The Hoh National Forest: The greenest forest in the USA!
Grab your rain jackets and come along this magical article with me as I tell you all about The Hoh National Rain forest, located in the Olympic National Park. One of the four rain forests in the park, this place is made of magic and is my personal favorite. Have you ever seen the Disney film “Fern Gully”? This forest reminded me of that. A place that is peaceful, exotic, and free from human intervention. I had only read about the rain forest in travel magazines but I had to see what all the fuss was about. I felt like I was waltzing through a Monet painting. The forest was filled with beautiful shades of green everywhere and when the rain falls, you can feel nature come to life. Every year, this forest gets as much as 14 feet of rain per year! That’s wild! We spotted some amazing elk along the trail and it made for some beautiful photo ops. This rain forest is located just outside of Forks, Washington and if you’re familiar with that city, you’ll know that Twilight was filmed and takes place there. While I was there, I kept an eye out for Edward and Jacob! LOL! It is completely mystifying and ethereal. The most common hike is the Hall of Mosses Trail (0.8 miles)which is a short loop through some amazingly old and mossy forests. While this is nice, the hike everyone needs to do is the trip up to the Spruce Nature Trail (1.2 miles) where a gorgeous waterfall and creek weave their way through the lush, dense rain forest. The trail is mostly flat and is a good hike for kids who like the forest. If you love poetry like I do, you can find amazing quotes from famous poets that grace the trail and add a nice touch. Trust me, if there is any place in the Pacific Northwest to see before you die, this rain forest is a MUST. See for yourself the beauty above and below…

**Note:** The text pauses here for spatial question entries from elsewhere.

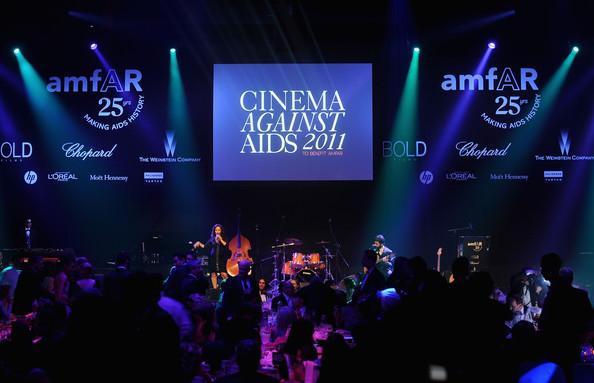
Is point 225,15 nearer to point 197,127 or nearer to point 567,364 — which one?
point 197,127

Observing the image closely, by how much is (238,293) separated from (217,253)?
553 cm

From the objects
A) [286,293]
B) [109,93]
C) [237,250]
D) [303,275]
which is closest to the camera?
[286,293]

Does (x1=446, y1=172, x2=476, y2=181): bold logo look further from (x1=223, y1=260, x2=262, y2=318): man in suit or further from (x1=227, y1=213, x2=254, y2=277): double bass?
(x1=223, y1=260, x2=262, y2=318): man in suit

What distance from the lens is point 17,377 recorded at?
3.91 metres

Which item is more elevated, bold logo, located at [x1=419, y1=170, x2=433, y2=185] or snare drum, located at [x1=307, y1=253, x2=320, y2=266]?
bold logo, located at [x1=419, y1=170, x2=433, y2=185]

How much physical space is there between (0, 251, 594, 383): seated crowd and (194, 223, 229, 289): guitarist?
13.4ft

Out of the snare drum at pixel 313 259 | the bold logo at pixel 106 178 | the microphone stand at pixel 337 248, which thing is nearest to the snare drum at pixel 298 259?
the snare drum at pixel 313 259

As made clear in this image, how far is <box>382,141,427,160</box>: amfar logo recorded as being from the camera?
13.3 m

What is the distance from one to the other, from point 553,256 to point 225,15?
9.90 metres

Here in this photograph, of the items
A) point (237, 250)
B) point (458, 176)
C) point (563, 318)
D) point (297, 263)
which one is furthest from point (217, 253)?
point (563, 318)

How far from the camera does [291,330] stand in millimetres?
5500

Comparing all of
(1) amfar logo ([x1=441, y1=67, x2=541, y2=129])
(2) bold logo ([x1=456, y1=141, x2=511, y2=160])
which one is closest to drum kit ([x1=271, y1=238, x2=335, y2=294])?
(2) bold logo ([x1=456, y1=141, x2=511, y2=160])

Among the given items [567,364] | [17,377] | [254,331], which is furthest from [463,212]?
[17,377]

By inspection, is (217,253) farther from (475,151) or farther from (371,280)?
(371,280)
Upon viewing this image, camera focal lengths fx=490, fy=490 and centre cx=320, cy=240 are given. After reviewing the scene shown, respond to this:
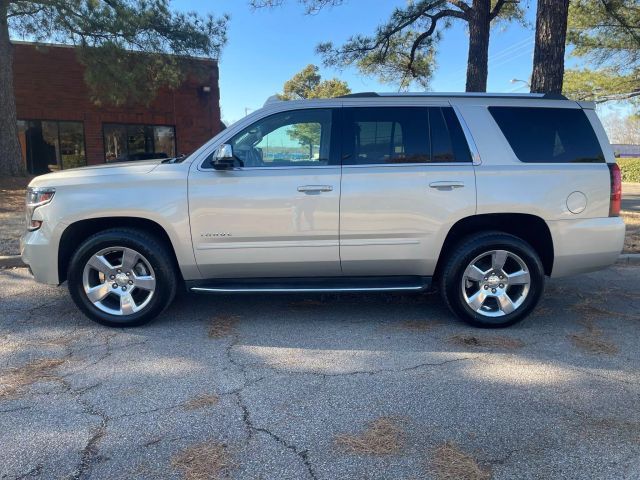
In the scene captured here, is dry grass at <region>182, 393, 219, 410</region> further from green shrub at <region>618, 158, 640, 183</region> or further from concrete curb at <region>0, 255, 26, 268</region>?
green shrub at <region>618, 158, 640, 183</region>

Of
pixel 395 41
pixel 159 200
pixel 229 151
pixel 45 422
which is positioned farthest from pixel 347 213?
pixel 395 41

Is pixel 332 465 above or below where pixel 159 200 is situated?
below

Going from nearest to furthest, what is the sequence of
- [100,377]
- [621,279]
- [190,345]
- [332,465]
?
[332,465] < [100,377] < [190,345] < [621,279]

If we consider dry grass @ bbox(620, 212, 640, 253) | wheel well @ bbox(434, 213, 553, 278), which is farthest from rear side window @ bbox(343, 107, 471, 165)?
dry grass @ bbox(620, 212, 640, 253)

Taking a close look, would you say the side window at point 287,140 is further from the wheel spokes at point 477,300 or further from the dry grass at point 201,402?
the dry grass at point 201,402

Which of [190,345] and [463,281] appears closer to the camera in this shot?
[190,345]

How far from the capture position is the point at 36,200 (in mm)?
4180

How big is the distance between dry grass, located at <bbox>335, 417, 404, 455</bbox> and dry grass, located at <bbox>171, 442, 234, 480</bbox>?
60 centimetres

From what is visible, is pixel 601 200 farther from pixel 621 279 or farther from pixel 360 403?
pixel 360 403

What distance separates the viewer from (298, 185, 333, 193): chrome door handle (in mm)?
4125

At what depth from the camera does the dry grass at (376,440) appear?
8.40 ft

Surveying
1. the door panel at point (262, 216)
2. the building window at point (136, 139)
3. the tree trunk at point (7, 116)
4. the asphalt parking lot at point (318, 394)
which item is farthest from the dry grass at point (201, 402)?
the building window at point (136, 139)

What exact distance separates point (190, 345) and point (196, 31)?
42.9ft

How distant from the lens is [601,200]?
4258 mm
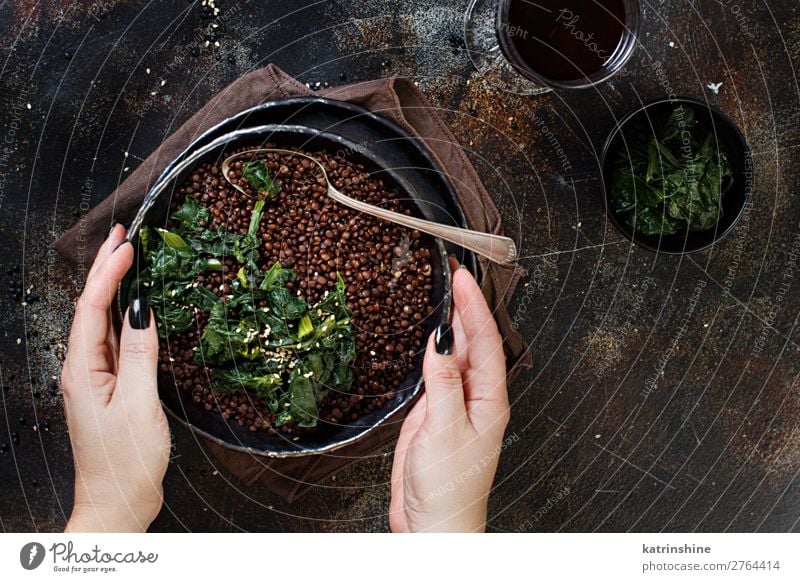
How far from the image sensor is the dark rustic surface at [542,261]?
906 mm

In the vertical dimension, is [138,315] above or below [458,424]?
above

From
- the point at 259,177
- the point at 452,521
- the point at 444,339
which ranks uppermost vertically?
the point at 259,177

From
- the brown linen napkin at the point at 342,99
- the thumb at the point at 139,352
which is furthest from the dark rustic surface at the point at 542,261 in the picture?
the thumb at the point at 139,352

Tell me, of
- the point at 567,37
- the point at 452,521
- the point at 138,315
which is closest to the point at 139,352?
the point at 138,315

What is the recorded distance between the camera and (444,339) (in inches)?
32.6

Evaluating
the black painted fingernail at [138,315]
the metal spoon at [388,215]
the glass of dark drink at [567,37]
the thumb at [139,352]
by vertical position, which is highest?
the glass of dark drink at [567,37]

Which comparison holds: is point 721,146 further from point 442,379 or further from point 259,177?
point 259,177

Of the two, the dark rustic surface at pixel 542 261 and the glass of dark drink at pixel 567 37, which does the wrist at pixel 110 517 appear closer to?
the dark rustic surface at pixel 542 261

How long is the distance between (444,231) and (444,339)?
0.45ft

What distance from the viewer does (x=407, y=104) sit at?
0.91m

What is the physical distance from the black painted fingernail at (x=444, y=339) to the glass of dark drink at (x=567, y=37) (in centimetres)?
35
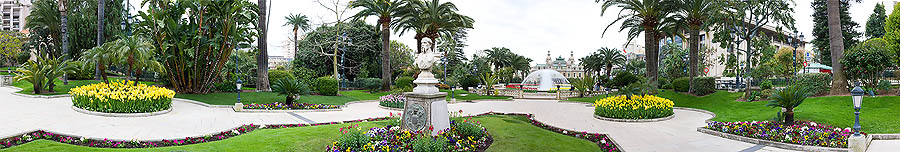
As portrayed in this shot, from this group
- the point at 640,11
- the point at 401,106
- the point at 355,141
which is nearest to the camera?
the point at 355,141

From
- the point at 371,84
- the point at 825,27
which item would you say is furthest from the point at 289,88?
the point at 825,27

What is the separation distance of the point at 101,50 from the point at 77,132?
7.78 metres

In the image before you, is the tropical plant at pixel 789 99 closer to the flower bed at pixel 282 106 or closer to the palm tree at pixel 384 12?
the flower bed at pixel 282 106

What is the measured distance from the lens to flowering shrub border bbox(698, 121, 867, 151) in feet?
27.4

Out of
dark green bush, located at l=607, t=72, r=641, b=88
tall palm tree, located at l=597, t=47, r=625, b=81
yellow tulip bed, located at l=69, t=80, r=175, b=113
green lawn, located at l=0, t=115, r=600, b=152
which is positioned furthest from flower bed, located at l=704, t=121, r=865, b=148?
tall palm tree, located at l=597, t=47, r=625, b=81

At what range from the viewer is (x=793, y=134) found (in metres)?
8.85

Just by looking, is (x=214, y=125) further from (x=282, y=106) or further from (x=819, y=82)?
(x=819, y=82)

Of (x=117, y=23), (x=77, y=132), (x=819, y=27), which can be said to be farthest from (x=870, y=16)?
(x=117, y=23)

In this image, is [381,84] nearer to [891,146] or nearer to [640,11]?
[640,11]

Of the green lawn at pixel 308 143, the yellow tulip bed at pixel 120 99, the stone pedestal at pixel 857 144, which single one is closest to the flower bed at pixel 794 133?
the stone pedestal at pixel 857 144

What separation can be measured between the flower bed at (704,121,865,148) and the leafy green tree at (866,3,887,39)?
4249 centimetres

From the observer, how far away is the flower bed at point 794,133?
27.5 ft

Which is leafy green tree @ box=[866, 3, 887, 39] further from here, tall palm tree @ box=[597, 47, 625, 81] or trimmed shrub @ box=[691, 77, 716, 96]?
trimmed shrub @ box=[691, 77, 716, 96]

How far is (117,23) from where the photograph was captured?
32.5 m
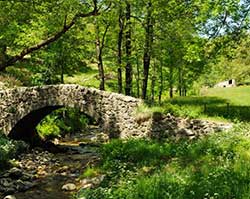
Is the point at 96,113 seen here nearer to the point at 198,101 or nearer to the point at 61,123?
the point at 198,101

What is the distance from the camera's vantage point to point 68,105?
23438 millimetres

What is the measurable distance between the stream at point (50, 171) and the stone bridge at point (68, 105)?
1.93 m

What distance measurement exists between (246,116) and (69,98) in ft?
32.5

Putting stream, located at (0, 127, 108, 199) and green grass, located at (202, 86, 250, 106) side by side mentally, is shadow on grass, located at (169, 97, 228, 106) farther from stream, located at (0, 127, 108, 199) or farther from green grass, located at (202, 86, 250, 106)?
stream, located at (0, 127, 108, 199)

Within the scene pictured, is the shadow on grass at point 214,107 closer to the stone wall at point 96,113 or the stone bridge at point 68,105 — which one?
the stone wall at point 96,113

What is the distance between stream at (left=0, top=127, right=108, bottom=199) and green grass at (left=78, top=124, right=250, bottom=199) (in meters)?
2.04

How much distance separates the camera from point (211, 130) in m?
17.2

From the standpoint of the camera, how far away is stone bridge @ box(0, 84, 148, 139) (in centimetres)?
2109

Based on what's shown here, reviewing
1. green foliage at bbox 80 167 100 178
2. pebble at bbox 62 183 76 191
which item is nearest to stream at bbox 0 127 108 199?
pebble at bbox 62 183 76 191

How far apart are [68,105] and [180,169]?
11.6m

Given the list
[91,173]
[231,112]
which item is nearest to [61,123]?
[91,173]

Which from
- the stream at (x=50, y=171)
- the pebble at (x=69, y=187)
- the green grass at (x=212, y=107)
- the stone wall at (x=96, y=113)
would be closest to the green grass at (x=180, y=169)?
the stone wall at (x=96, y=113)

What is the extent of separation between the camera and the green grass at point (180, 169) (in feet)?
34.3

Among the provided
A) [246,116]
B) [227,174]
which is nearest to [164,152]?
[246,116]
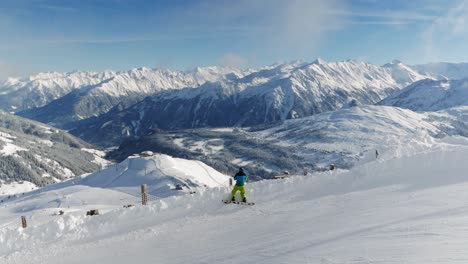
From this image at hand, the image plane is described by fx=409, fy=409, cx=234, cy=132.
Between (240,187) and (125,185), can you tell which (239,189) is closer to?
(240,187)

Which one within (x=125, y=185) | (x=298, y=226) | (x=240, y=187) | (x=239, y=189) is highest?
(x=125, y=185)

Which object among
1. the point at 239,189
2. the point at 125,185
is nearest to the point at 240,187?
the point at 239,189

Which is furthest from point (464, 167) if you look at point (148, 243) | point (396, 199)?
point (148, 243)

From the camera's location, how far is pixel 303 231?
1902 centimetres

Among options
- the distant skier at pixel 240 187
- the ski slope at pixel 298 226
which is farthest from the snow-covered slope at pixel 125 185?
the distant skier at pixel 240 187

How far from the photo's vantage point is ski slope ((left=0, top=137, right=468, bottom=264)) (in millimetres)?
14953

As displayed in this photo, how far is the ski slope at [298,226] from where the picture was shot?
15.0 metres

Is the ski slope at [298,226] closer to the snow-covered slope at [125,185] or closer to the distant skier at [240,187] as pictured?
the distant skier at [240,187]

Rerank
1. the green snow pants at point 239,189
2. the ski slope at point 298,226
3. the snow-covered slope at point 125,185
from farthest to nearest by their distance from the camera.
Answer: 1. the snow-covered slope at point 125,185
2. the green snow pants at point 239,189
3. the ski slope at point 298,226

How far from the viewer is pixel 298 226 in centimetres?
2020

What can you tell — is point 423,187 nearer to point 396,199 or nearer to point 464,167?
point 396,199

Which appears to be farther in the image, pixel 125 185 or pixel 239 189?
pixel 125 185

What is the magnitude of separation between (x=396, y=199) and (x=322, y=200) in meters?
4.46

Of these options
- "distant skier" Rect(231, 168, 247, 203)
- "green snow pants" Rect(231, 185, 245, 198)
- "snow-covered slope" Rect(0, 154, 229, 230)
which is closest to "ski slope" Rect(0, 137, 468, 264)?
"distant skier" Rect(231, 168, 247, 203)
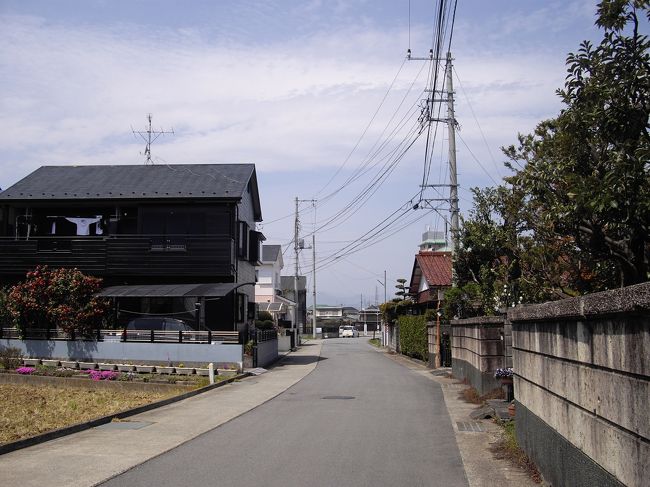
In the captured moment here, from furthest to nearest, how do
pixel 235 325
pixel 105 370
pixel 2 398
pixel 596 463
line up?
pixel 235 325 → pixel 105 370 → pixel 2 398 → pixel 596 463

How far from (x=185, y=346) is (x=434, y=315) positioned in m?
11.2

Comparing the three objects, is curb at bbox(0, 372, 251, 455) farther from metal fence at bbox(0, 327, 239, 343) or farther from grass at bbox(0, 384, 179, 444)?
metal fence at bbox(0, 327, 239, 343)

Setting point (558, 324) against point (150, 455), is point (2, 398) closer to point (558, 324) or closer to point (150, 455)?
point (150, 455)

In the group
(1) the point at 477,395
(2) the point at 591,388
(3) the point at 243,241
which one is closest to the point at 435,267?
(3) the point at 243,241

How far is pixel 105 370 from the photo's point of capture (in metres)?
23.6

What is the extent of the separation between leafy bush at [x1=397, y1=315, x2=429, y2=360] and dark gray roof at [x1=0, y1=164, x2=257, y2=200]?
11.4m

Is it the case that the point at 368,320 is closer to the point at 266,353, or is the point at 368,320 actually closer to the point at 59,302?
the point at 266,353

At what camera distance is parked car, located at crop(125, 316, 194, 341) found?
25109mm

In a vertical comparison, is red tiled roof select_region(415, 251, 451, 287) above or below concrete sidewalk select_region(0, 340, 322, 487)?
above

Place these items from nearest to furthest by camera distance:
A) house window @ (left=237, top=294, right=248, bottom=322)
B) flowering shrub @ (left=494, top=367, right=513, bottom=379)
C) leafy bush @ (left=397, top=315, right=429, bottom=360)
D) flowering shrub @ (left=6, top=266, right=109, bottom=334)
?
flowering shrub @ (left=494, top=367, right=513, bottom=379), flowering shrub @ (left=6, top=266, right=109, bottom=334), house window @ (left=237, top=294, right=248, bottom=322), leafy bush @ (left=397, top=315, right=429, bottom=360)

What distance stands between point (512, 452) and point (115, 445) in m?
6.17

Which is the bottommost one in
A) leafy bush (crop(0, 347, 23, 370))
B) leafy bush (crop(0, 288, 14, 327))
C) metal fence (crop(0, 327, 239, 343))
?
leafy bush (crop(0, 347, 23, 370))

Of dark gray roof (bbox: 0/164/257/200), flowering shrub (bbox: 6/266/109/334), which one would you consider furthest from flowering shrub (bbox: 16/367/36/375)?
dark gray roof (bbox: 0/164/257/200)

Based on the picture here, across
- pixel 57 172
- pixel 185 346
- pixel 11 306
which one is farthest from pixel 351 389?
pixel 57 172
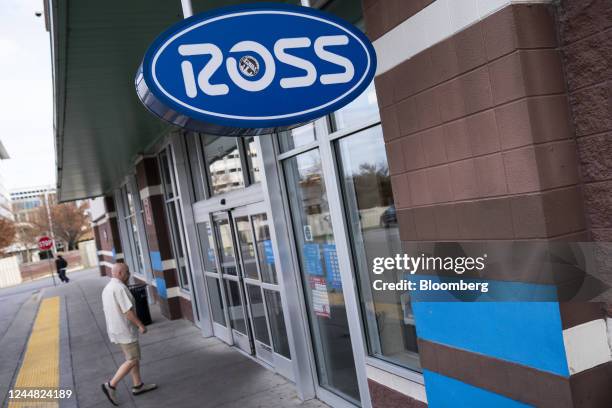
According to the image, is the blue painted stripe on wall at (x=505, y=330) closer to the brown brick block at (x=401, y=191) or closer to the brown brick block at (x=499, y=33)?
the brown brick block at (x=401, y=191)

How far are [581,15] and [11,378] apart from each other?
371 inches

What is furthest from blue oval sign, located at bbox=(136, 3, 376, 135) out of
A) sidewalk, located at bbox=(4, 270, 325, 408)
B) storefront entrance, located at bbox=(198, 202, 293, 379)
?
sidewalk, located at bbox=(4, 270, 325, 408)

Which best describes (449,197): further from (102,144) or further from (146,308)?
(146,308)

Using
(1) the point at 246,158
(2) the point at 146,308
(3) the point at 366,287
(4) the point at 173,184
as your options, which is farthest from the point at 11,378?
(3) the point at 366,287

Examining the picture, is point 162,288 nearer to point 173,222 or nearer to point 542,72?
point 173,222

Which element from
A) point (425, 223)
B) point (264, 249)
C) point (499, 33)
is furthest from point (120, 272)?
point (499, 33)

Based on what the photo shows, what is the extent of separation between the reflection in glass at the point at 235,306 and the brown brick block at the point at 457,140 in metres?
5.30

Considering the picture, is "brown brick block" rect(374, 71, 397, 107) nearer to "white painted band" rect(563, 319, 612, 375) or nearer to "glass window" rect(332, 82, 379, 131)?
"glass window" rect(332, 82, 379, 131)

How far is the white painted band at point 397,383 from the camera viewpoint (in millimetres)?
3463

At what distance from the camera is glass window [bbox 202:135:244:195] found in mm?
6789

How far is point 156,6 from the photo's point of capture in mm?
4055

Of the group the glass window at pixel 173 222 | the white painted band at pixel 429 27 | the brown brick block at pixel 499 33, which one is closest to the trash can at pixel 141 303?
the glass window at pixel 173 222

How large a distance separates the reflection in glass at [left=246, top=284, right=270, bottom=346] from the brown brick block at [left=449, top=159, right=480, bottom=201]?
4.35 m

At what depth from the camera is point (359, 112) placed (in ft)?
12.8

Trees in The Hoh National Forest
The most common trees located in the forest are The Western Hemlock Tree (which also happens to be Washington’s state tree) and The Sitka Spruce. These can reach over 300 feet high in length and seven feet in diameter. Most of the trees are completely covered with hanging moss and ferns and the rain allows them to stay lush and verdant. If you are lucky, you may spot an Ariolimax columbianus (a banana slug), which is the second largest species of land slug in the world. The most wonderful fact about this ecosystem is that it has remained unchanged for thousands of years and it is the most carefully preserved rain forest in the northern hemisphere.
Looking to visit the other rain forests in Olympic National Park? These are the other parks listed below:
Quinault Rain Forest-home to the largest Sitka Spruce Tree (it’s over 1,000 years old!) It is a lush forest that contains many waterfalls including Merriman Falls. You may also view some amazing birds including the marmot.
*Directions to see the world’s largest Sitka spruce tree: take US Highway 101 to the junction with South Shore Road. Turn east on South Shore Road and travel 3.2 miles to the Big Spruce Trailhead. Parking is on the right. The trailhead is across the road.
2. Queets Rain Forest- another lush paradise is located in the Queets Rain Forest. The local fauna include the bobcat, cougar, the pacific tree frog, elk, and black tailed deer. You can also spot the banana slug here is well. Lots of fishing and great trails in the area.
3. Bogachiel Rain Forest: overlooked by the masses who head to the mosses of the Hoh, the Bogachiel Rainforest might be one of America’s best kept secrets. Just a few short miles form the small logging town of Forks, Washington, this wild and scenic river on the Olympic Peninsula is home to iconic rainforest trails and access to a remote corner of Olympic National Park.
How to get there (Directions to the Hoh National Forest)
The drive from Seattle runs about 3-4 hours so if you’re going to visit, be sure to plan accordingly. In my opinion, it is too far to go just for a day trip (unless you’re pressed for time). It takes a while because you have to drive around the forest to see it. Located 31 miles south of Forks off the 101 freeway.